While we are all dozing off on Earth over the weekend, NASA’s Perseverance rover was hard at work sealing its first sample of Martian rock. The cored-rock sample, which is just slightly thicker than a pencil, was retrieved from a site at Jezero Crater, where there was once a huge ancient lake.
The core sample, now sealed inside an airtight titanium collection tube, is the first of more than 30 samples that are expected to be stockpiled by the rover before being retrieved to Earth in a daring, one-of-a-kind mission planned for the early 2030s. This sample retrieval mission, operated by NASA and the European Space Agency (ESA), will mark the first time materials from another planet are transported to Earth via spacecraft rather than asteroids and meteorites.
“NASA has a history of setting ambitious goals and then accomplishing them, reflecting our nation’s commitment to discovery and innovation,” said NASA Administrator Bill Nelson. “This is a momentous achievement and I can’t wait to see the incredible discoveries produced by Perseverance and our team.”
“For all of NASA science, this is truly a historic moment,” said Thomas Zurbuchen, associate administrator for science at NASA Headquarters in Washington. “Just as the Apollo Moon missions demonstrated the enduring scientific value of returning samples from other worlds for analysis here on our planet, we will be doing the same with the samples Perseverance collects as part of our Mars Sample Return program.

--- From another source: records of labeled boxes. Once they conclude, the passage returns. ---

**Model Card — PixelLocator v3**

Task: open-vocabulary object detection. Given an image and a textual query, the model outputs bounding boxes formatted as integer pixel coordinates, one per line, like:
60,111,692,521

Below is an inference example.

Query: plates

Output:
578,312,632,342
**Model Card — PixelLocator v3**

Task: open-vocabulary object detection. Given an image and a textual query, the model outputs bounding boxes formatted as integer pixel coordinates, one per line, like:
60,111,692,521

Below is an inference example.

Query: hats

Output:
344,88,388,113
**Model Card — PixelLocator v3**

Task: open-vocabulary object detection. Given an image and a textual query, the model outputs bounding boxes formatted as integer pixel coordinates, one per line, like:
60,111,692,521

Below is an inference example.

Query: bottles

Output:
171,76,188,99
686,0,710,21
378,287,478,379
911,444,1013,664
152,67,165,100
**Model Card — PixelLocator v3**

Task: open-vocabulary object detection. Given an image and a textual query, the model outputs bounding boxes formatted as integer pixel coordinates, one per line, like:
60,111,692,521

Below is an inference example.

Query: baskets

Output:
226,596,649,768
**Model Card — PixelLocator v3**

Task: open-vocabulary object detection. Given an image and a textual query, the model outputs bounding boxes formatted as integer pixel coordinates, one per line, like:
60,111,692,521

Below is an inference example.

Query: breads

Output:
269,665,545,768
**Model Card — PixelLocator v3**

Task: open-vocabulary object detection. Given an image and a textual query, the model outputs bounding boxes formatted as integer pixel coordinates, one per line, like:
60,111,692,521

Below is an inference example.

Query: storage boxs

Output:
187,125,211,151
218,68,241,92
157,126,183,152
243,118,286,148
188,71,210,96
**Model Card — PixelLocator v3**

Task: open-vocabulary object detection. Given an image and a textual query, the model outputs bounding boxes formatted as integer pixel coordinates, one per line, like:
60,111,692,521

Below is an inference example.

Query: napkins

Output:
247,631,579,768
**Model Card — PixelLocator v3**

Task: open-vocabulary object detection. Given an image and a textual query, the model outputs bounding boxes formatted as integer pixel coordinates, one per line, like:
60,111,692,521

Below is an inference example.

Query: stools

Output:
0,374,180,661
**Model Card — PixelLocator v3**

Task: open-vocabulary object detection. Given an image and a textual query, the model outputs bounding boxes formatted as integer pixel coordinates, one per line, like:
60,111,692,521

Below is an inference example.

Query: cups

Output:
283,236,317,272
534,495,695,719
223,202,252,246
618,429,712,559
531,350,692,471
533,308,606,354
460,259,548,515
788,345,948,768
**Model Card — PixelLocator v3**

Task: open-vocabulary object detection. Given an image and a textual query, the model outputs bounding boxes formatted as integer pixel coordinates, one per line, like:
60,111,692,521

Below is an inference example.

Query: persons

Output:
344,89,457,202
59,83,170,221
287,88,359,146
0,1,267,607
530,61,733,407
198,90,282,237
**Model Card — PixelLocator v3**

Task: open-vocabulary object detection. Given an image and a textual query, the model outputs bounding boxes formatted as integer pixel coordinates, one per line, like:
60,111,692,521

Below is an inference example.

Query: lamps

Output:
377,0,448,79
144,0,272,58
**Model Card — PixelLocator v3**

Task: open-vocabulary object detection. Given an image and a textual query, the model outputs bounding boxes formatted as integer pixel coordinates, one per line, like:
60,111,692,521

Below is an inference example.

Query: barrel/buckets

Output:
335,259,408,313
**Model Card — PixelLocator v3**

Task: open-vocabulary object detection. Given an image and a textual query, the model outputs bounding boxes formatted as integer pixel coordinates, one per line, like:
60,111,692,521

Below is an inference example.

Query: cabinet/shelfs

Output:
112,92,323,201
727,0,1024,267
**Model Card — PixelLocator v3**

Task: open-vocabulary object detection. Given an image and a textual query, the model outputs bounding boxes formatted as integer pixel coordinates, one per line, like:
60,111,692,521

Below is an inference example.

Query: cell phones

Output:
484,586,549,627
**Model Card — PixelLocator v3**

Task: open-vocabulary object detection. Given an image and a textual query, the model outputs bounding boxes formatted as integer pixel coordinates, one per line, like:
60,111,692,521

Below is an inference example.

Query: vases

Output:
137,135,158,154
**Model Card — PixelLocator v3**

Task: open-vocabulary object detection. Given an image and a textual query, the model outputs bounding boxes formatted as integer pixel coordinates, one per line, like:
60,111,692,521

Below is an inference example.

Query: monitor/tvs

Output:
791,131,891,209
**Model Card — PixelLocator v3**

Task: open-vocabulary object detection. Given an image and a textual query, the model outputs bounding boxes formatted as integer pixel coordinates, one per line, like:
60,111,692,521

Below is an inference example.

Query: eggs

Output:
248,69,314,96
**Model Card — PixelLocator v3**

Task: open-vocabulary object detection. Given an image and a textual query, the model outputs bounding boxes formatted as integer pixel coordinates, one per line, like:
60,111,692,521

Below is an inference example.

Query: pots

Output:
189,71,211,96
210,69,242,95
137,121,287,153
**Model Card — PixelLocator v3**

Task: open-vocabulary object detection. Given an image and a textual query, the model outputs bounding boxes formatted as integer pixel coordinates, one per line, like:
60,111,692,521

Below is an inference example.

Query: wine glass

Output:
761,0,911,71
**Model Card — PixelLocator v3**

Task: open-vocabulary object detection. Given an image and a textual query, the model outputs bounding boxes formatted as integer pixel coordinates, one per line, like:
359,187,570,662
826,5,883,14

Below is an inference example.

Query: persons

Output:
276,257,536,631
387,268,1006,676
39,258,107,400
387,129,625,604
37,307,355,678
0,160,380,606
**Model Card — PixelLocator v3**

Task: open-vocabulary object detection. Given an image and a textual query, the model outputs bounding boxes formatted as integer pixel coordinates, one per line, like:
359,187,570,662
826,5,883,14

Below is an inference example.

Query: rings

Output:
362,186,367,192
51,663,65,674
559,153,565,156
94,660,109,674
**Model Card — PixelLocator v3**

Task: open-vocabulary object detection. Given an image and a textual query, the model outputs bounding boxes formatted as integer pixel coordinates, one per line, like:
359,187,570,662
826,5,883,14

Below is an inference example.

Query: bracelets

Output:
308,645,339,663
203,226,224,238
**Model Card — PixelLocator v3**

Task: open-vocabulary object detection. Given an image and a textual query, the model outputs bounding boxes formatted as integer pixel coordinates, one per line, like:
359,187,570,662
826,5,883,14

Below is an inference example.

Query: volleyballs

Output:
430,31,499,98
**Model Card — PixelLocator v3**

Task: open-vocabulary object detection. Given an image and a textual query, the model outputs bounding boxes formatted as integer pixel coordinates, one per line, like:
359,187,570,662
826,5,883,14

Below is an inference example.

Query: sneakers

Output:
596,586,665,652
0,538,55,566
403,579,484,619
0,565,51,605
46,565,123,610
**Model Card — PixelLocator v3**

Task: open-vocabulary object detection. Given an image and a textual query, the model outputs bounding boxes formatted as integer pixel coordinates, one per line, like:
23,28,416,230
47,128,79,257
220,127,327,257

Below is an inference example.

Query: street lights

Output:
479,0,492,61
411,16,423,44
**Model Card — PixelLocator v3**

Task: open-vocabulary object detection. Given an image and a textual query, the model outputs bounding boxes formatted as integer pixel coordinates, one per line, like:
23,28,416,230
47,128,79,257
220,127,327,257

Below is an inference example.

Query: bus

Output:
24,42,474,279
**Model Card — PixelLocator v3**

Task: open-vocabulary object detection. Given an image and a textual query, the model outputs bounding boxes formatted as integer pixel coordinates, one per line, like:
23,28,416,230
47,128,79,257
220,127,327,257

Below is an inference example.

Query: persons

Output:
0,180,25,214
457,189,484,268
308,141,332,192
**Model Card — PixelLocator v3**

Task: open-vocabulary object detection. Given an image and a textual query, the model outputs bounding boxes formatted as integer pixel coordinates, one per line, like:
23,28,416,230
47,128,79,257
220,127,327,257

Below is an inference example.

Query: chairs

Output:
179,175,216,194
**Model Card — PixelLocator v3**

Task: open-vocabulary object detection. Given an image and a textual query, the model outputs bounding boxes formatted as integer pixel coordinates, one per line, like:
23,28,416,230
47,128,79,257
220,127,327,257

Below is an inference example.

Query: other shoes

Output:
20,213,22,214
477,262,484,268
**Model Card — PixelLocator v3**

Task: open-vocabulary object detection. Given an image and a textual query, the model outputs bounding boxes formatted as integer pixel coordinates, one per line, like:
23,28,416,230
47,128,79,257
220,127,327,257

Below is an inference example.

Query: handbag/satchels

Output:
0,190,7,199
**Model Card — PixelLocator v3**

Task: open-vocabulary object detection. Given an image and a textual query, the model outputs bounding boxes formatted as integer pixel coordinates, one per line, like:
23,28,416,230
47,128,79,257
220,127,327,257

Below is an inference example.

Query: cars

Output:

Using the most sophisticated science instruments on Earth, we expect jaw-dropping discoveries across a broad set of science areas, including exploration into the question of whether life once existed on Mars.”
The initial sample-taking process commenced on September 1, when the rover’s rotary-percussive drill located on the end of a 2-meter-long (7-foot) robotic arm approached a briefcase-sized rock, affectionately nicknamed “Rochette.” The core sample was then placed inside a storage tube, which was maneuvered to face the Mastcam-Z camera instrument so that mission engineers could have a look at what they stowed.
However, during the cleaning process — during which the drill vibrates the tube in five one-second bursts to clear any debris and residual material — the core may have slid down further inside the tube, hindering visibility. Bad weather made this task all the more challenging.
Over the weekend, when lighting conditions improved, NASA engineers performed further maneuvers with the rover’s robotic arm and camera. These latest images confirmed that the sampling process went according to plan, and mission control gave the command to complete the sealing of the sample inside the tube with serial number 266.
“With over 3,000 parts, the Sampling and Caching System is the most complex mechanism ever sent into space,” said Larry D. James, interim director of JPL. “Our Perseverance team is excited and proud to see the system perform so well on Mars and take the first step for returning samples to Earth.”
Perseverance’s sampling mission took place in a ridgeline known as “Artuby”, which borders two distinct geological units believed to contain Jezero Crater’s deepest and oldest layers of exposed bedrock. Once the samples are returned to Earth and analyzed in the lab with the most sophisticated instruments at scientists’ disposal, NASA hopes to unravel secrets pertaining to Red Planet’s geological history.
Like a huge jig-saw puzzle, the dozens of samples that the rover is scheduled to take across the crater will help piece together a story of what this ancient lake might have looked like billions of years ago, when it supported liquid water and perhaps even life. This journey will see Perseverance travel between 2.5 and 5 kilometers (1.6 and 3.1 miles) around a portion of Jezero Crater, which will be completed once the rover circles back to its initial landing location.
If all goes well and Perseverence is still operational, the rover will commence the second major phase of its mission on Mars, traveling to Jezero Crater’s delta region — a fan-shaped area where geologists believe a river met the lake. This region ought to be particularly rich in clay minerals that may preserve fossilized signs of microbial life.